Anche in questo senso andava letta l’ordinanza che obbliga all’utilizzo delle mascherine all’aperto. Possibile che vengano previste restrizioni di orario (chiusura anticipata), divieto di musica ed eventi fino alle limitazioni al numero di persone presenti in contemporanea in pub e locali, sulla scia di quanto sta avvenendo in Gran Bretagna. Scontata la richiesta di nuove unità di forze dell’ordine così come il giro di vite a negozi e locali con l’inasprimento delle sanzioni. Valutazioni in atto anche su funerali, feste e cerimonie, tutti ripresi negli ultimi mesi, anche se per limitare il numero di presenze appare ancora presto, almeno guardando a ciò che accade in Europa. Poco utile potrebbe essere la scelta di chiudere la Campania, tenendo conto che ora sono gli altri guardare con preoccupazione a ciò che accade a sud del Garigliano.

I viaggi

Ieri il presidente della Regione Vincenzo De Luca e’ corso ai ripari con una nuova ordinanza che imprime una stretta sugli arrivi all’aeroporto di Capodichino. Tutti i passeggeri provenienti dai paesi a maggiore rischio Covid (Grecia, Spagna, Malta, Croazia e alcune regioni della Francia) vengono tracciati al loro arrivo attraverso la compilazione di un modulo che sara’ girato all’Asl e, a meno che non dimostrino di aver effettuato gia’ il test Covid nelle precedenti 72 ore, sottoposti a tampone. I risultati arriveranno ai diretti interessati via sms nel giro di 24/48 ore. Nel frattempo scatta l’isolamento fiduciario. E’ stato cosi’ oggi per i 64 passeggeri del volo Air France proveniente da Parigi e atterrato alle 11,25 all’aeroporto napoletano di Capodichino. E a seguire per i voli provenienti da Barcellona e Marsiglia.

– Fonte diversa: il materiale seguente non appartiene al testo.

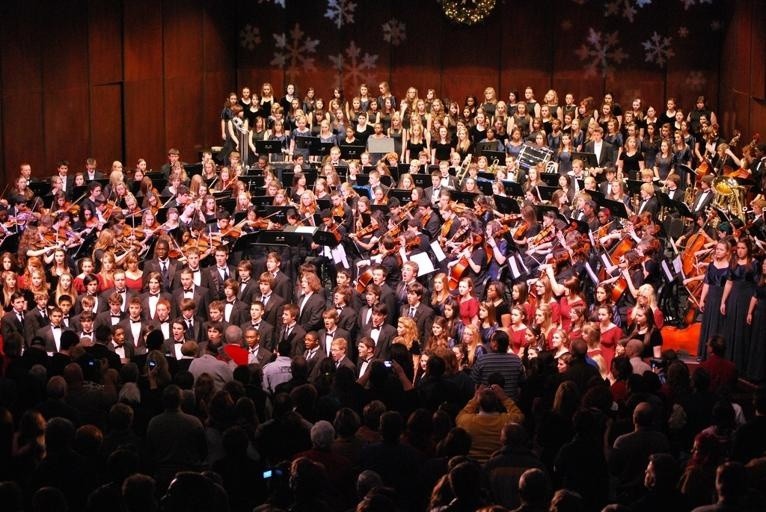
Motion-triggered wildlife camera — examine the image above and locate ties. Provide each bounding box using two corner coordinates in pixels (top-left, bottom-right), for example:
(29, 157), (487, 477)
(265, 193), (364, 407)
(222, 268), (228, 281)
(308, 351), (312, 360)
(285, 328), (289, 340)
(163, 262), (167, 276)
(188, 319), (195, 337)
(42, 310), (47, 320)
(19, 313), (25, 326)
(409, 308), (415, 319)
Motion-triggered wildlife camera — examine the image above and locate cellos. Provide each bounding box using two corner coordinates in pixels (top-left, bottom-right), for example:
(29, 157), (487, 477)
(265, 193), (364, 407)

Un giro di vite necessario dopo aver constatato nelle ultime settimane un aggiramento delle norme da parte di chi, arrivando nel capoluogo partenopeo, non rilasciava le generalita’ (o le dava false in qualche caso) o non manteneva fede all’impegno di denunciare il proprio arrivo alle autorita’ sanitarie nelle ore successive disattendendo l’obbligo di isolamento fiduciario. Per tutti sosta obbligata al desk per compilare un modulo con le proprie generalita’ e a seguire il tampone. Poche le eccezioni: niente test per chi e’ stato in grado di dimostrare di averlo fatto nelle 72 ore precedenti o per chi, e’ il caso del difensore della nazionale di calcio femminile della Martinica Aurelie Rouge, sbarcata a Napoli per aggregarsi alla squadra di calcio che milita in serie A, fara’ il tampone con le altre compagne di squadra essendo gia’ soggetta ai protocolli in campo per gli atleti.